GCPL is expected to maintain its net cash position despite acquisition of brands from RCCL and interim dividend payout during fiscal 2024. The company has sizeable capex plans (Rs 600-700 crore annually) to augment manufacturing capacities over the medium term, which are expected to be funded through internal cash accrual. Liquidity is also supported by bank limits of Rs 120-130 crore having minimal utilisation in the 12 months through December 2023. The healthy cash accrual will be driven by steady revenue growth and stable operating margin over the medium term.

 

ESG profile of GCPL

CRISIL Ratings believes that the Environment, Social, and Governance (ESG) profile of GCPL supports its already strong credit risk profile. The FMCG sector has moderate environmental and social impact, driven by its raw material sourcing strategies, waste intensive processes, and its direct impact on the health and wellbeing of customers.

 

GCPL has focused on mitigating its environmental and social risks over the past several years.

 

Key ESG highlights of GCPL:

  • GCPL has deployed strategies to reduce the carbon footprint in its production process. The specific greenhouse gas (GHG) emissions reduced by 48% as of March 2023 from the fiscal 2011 baseline and the company intends to achieve Scopes 1 and 2 carbon neutrality and reduce GHG emission intensity by 45% by 2025.
  • The share of renewable energy improved to 33% and specific energy consumption (SEC) has reduced by 37% as of March 2023. The company intends to achieve 40% reduction in SEC and 35% renewables in energy mix by 2025.  
  • GCPL plans to cover 75% of suppliers in India (by procurement spends) and 50% of those in other geographies under its Sustainable Procurement Policy by 2025. It has already covered 71% of Indian suppliers (by spend volume).
  • As a part of Corporate Social Responsibility, the company intends to and is working towards empowering 2,00,000 women in beauty skills across emerging markets globally by fiscal 2026, strengthening public healthcare systems in three states in India and protecting 3 crore people from vector-borne diseases by fiscal 2025.
  • The governance structure is characterised by 50% of the board comprising independent directors with presence of a lead independent director, split in chairman and CEO position, investor grievance redressal cell and extensive disclosures.

 

There is growing importance of ESG among investors and lenders.

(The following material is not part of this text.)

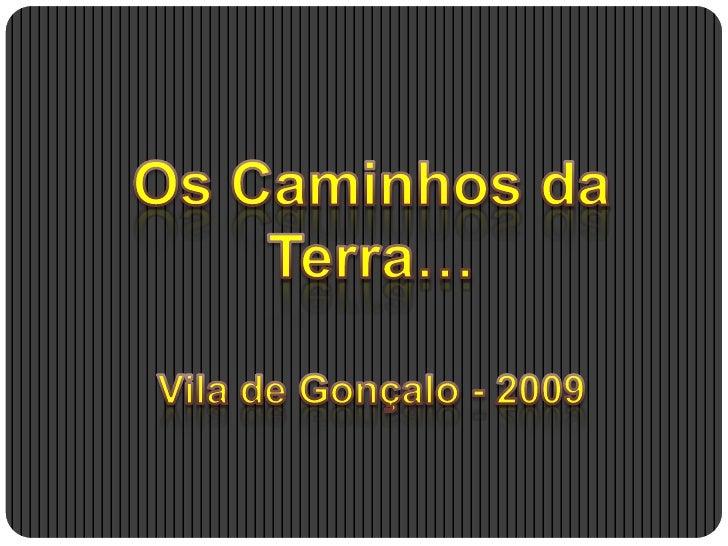 Os Caminhos da Terra…<br />Vila de Gonçalo - 2009<br />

GCPL’s commitment to ESG principles will play a key role in enhancing stakeholder confidence, given the high share of market borrowings in its debt and access to capital markets.

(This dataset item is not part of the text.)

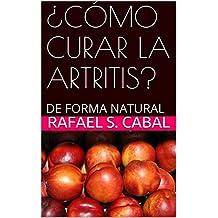 ¿CÓMO CURAR LA ARTRITIS?: DE FORMA NATURAL (Spanish Edition)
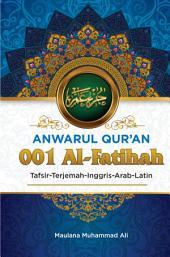 Anwarul Qur'an Tafsir, Terjemah, Inggris, Arab, Latin: 001 Al-Faatihah: Pembukaan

Rating Sensitivity factors

Downward factors

  • Significant decline in market share and operating margin, impacting the business risk profile
  • Large, debt-funded capex or acquisitions, weakening the financial risk profile
  • Interest coverage ratio below 6 times on sustained basis

About the Company

GCPL, part of the Godrej group, was formed in 2001 when the personal care segment of Godrej Soaps Ltd was demerged into a separate entity. GCPL's standalone business includes household insecticides, soaps, hair colourants, air fresheners and liquid detergents. Its manufacturing plants are in Assam, Himachal Pradesh, Jammu and Kashmir, Madhya Pradesh, Meghalaya, Puducherry, Sikkim and Tamil Nadu. Over the past 10 years, GCPL has made several overseas acquisitions to build its presence in key emerging markets outside India, with focus on Asia, Africa and Latin America. It also acquired the FMCG business of RCCL during April 2023, having brands such as Park Avenue (for deodorants), Kamasutra, KS and Premium in a slump sale transaction, to enter underpenetrated product categories of deodorants and sexual wellness.

 

For the first nine months ended December 31, 2023, profit after tax (PAT) was Rs 1,333 crore and total income Rs 10,711 crore, compared with Rs 1,250 crore and Rs 10,116 crore respectively for the corresponding period of the previous fiscal.

Key Financial Indicators^

Particulars

Unit

2023

2022

Operating income

Rs.Crore

13,316

12,277

Profit After Tax (PAT)

Rs.Crore

1,611

1,542

PAT Margin

%

12.1

12.6

Adjusted debt/adjusted networth

Times

0.12

0.23

Adjusted interest coverage

Times

14.9

20.7

^As per analytical adjustments made by CRISIL Ratings

Any other information: Not Applicable

Note on complexity levels of the rated instrument:
CRISIL Ratings` complexity levels are assigned to various types of financial instruments and are included (where applicable) in the 'Annexure - Details of Instrument' in this Rating Rationale.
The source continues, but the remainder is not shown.